Quinn's Election Year State of the City Speech Featured The Middle Class Squeeze

Council speaker and mayoral candidate, Christine Quinn's State of the City Speech, delivered at City Hall, focused mainly on a new City Council study that shows the city's middle class has been shrinking as a percentage of the city’s workforce. The word 'Middle Class' was mentioned 44 times in the speech and 'working class' 5 times. 

The so-called, "Middle Class Squeeze" report found the unemployment rate for middle-income residents is at an all time high of 6.2%. 

 “For the past eight years, the Council has worked to improve the lives of middle class New Yorkers. We’ve focused on making neighborhoods safer, improving schools, and supporting small businesses," Quinn said in a statement released along with the report ahead of the speech. 


"We need to make sure that the people who want to stay in our great city can afford to stay here," said Quinn. "We have no greater challenge or obligation to the families we represent than to tackle this problem head on and deliver results. The future of our city depends on it. It comes as no surprise to any New Yorker that affordable housing is at the heart of this crisis." 

Addressing the high consecutive unemployment rate, Quinn proposed a new initiative that will create immediate new full time jobs. "Working with Council Member Diana Reyna and SBS, we’re going to launch a brand new pilot program called New Skills, New Jobs, Quinn announced. "Participants will spend up to eight weeks in a paid training program at a company that has a full time job opening. They’ll get a new set of skills, and on completion of the program they’ll be hired on a permanent basis. With New Skills, New Jobs, we’ll get hundreds of New Yorkers on the path to a new career.," she added. 

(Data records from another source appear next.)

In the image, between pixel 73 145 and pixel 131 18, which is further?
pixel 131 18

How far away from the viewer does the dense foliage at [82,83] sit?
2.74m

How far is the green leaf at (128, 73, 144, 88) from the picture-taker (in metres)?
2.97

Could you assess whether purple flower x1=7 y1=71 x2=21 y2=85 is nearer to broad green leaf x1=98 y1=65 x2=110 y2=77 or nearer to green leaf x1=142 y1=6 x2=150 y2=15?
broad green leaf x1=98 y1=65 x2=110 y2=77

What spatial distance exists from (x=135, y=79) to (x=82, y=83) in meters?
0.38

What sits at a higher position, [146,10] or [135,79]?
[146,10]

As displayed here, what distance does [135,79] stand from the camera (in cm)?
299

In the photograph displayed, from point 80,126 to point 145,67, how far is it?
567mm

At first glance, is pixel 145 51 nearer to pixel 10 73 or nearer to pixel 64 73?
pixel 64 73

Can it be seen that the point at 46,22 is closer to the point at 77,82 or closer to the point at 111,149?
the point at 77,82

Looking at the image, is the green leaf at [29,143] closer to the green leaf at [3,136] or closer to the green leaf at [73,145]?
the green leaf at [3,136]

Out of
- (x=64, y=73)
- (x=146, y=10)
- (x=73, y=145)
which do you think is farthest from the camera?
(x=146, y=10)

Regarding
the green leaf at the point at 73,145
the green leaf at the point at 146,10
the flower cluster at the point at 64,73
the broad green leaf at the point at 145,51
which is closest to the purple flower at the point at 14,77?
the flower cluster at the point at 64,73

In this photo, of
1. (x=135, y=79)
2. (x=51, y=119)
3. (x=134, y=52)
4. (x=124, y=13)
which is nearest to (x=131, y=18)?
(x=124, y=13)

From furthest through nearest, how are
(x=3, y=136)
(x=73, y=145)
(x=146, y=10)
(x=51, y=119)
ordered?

Quinn also said too many residents face out of control costs of living. Under her plan, she said the city plans to build 40,000 new affordable apartment units specifically for middle-income New Yorkers. This plan is expected to be carried out over the next 10 years. "To preserve and strengthen the middle class, we need to create good jobs, and make sure that works have the training they need to enter the job market of the 21st century. We must finally address the cost that makes New York such an expensive place to live," said Quinn.